• [AIM OF THE TASK] Put the lines into a numbered list, starting at the line that contains "How far is the bush at the" and continuing through the last line of the records. Leave out any blank lines.

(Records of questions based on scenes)
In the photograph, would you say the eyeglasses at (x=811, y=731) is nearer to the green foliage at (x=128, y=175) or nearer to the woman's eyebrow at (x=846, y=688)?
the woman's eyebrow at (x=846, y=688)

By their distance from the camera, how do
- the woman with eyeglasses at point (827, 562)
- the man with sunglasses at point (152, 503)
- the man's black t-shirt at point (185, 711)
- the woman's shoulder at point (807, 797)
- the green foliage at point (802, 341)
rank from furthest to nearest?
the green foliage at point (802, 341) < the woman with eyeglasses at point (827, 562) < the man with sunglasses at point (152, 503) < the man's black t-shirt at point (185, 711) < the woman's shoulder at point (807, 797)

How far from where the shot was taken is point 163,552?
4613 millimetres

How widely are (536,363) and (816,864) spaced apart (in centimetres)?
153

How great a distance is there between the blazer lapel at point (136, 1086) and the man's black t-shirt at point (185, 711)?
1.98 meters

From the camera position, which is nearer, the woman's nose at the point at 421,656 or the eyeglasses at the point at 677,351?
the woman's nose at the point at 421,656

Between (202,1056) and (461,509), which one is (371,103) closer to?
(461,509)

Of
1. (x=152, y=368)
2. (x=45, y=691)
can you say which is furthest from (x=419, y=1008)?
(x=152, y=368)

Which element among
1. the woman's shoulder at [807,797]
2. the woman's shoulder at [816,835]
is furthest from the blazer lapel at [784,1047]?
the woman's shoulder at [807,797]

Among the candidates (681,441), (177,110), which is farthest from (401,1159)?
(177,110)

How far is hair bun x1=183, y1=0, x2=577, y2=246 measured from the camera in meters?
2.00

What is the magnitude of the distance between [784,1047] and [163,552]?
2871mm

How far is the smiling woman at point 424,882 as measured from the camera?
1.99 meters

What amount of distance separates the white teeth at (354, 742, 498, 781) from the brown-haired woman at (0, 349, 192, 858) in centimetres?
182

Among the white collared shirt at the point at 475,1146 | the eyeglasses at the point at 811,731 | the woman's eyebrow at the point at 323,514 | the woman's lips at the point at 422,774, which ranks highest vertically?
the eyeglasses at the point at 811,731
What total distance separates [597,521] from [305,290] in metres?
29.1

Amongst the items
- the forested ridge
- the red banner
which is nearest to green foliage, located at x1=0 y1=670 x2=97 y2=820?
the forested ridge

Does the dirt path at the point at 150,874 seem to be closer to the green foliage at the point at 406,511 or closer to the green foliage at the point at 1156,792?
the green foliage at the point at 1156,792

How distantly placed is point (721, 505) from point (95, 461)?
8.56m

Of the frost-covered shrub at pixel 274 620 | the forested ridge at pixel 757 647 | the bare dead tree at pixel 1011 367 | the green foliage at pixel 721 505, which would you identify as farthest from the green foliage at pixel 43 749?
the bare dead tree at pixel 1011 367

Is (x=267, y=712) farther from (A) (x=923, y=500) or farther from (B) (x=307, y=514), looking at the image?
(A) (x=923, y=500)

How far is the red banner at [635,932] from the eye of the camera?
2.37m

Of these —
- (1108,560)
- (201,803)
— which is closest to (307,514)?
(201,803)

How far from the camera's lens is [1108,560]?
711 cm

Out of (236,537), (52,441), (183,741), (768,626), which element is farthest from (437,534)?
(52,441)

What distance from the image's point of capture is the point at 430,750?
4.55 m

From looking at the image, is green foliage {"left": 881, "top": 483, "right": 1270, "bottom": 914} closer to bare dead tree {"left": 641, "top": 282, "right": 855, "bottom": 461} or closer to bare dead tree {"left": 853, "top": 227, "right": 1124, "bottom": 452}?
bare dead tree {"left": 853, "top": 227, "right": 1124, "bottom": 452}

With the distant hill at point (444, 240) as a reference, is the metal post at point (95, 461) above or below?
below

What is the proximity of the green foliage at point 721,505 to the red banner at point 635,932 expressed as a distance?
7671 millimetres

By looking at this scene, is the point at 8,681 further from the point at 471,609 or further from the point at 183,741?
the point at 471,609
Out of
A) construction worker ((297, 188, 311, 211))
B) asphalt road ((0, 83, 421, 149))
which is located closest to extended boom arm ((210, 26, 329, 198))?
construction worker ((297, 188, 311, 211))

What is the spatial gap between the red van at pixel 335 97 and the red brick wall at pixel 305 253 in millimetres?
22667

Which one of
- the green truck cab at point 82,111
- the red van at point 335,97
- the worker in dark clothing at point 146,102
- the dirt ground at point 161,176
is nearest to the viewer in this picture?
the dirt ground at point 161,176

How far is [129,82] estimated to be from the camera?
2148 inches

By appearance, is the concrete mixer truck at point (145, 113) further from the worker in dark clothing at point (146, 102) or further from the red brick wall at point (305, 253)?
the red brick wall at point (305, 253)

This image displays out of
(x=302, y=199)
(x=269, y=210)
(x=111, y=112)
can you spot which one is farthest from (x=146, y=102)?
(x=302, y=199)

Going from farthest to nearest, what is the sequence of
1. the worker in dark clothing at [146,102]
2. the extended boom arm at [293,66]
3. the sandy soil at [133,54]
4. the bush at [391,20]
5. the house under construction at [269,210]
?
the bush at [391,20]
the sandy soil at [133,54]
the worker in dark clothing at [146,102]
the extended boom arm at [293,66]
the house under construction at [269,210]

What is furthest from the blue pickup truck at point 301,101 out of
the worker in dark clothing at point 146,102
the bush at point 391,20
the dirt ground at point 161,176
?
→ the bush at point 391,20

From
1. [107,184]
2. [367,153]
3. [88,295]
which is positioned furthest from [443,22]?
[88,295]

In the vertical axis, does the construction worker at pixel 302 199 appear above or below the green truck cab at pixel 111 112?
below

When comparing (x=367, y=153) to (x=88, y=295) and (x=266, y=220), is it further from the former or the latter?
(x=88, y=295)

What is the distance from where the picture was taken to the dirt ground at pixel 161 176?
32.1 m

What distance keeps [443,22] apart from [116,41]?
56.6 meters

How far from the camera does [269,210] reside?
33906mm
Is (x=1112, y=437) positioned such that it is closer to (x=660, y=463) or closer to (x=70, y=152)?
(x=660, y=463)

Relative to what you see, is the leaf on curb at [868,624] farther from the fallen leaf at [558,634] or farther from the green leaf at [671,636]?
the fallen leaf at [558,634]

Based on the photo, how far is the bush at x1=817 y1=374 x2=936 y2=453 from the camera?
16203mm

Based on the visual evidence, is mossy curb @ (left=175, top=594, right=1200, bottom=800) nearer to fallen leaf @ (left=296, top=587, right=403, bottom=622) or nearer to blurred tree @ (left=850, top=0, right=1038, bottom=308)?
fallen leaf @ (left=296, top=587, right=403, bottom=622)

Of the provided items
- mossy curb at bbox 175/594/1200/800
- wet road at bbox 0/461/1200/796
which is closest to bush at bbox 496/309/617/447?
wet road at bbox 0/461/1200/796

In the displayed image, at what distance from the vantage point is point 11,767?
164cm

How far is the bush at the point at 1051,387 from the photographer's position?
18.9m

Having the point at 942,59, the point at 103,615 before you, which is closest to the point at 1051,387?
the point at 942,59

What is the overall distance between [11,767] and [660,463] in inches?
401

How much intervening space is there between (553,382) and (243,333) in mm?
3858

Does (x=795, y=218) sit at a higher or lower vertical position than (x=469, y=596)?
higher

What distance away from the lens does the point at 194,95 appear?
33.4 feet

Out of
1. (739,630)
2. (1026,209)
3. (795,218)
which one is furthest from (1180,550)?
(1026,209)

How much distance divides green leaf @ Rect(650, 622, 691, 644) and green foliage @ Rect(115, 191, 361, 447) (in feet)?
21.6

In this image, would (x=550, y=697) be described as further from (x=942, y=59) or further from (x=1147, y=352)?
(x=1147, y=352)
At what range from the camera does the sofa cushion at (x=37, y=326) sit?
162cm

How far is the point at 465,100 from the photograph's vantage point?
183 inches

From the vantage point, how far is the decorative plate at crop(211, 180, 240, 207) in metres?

• [TASK SOLUTION]
1. How far is the bush at the point at 1051,387 from the photographer's position?
2. 18.9m
3. Having the point at 942,59, the point at 103,615 before you, which is closest to the point at 1051,387?
4. the point at 942,59
5. What is the overall distance between [11,767] and [660,463] in inches?
6. 401
7. How much intervening space is there between (553,382) and (243,333) in mm?
8. 3858
9. Does (x=795, y=218) sit at a higher or lower vertical position than (x=469, y=596)?
10. higher
11. What distance away from the lens does the point at 194,95 appear?
12. 33.4 feet
13. Out of
14. 1. (739,630)
15. 2. (1026,209)
16. 3. (795,218)
17. which one is furthest from (1180,550)?
18. (1026,209)
19. How much distance divides green leaf @ Rect(650, 622, 691, 644) and green foliage @ Rect(115, 191, 361, 447) (in feet)?
20. 21.6
21. In this image, would (x=550, y=697) be described as further from (x=942, y=59) or further from (x=1147, y=352)?
22. (x=1147, y=352)
23. At what range from the camera does the sofa cushion at (x=37, y=326) sit?
24. 162cm
25. How far is the point at 465,100 from the photograph's vantage point?
26. 183 inches
27. From the vantage point, how far is the decorative plate at crop(211, 180, 240, 207) in metres?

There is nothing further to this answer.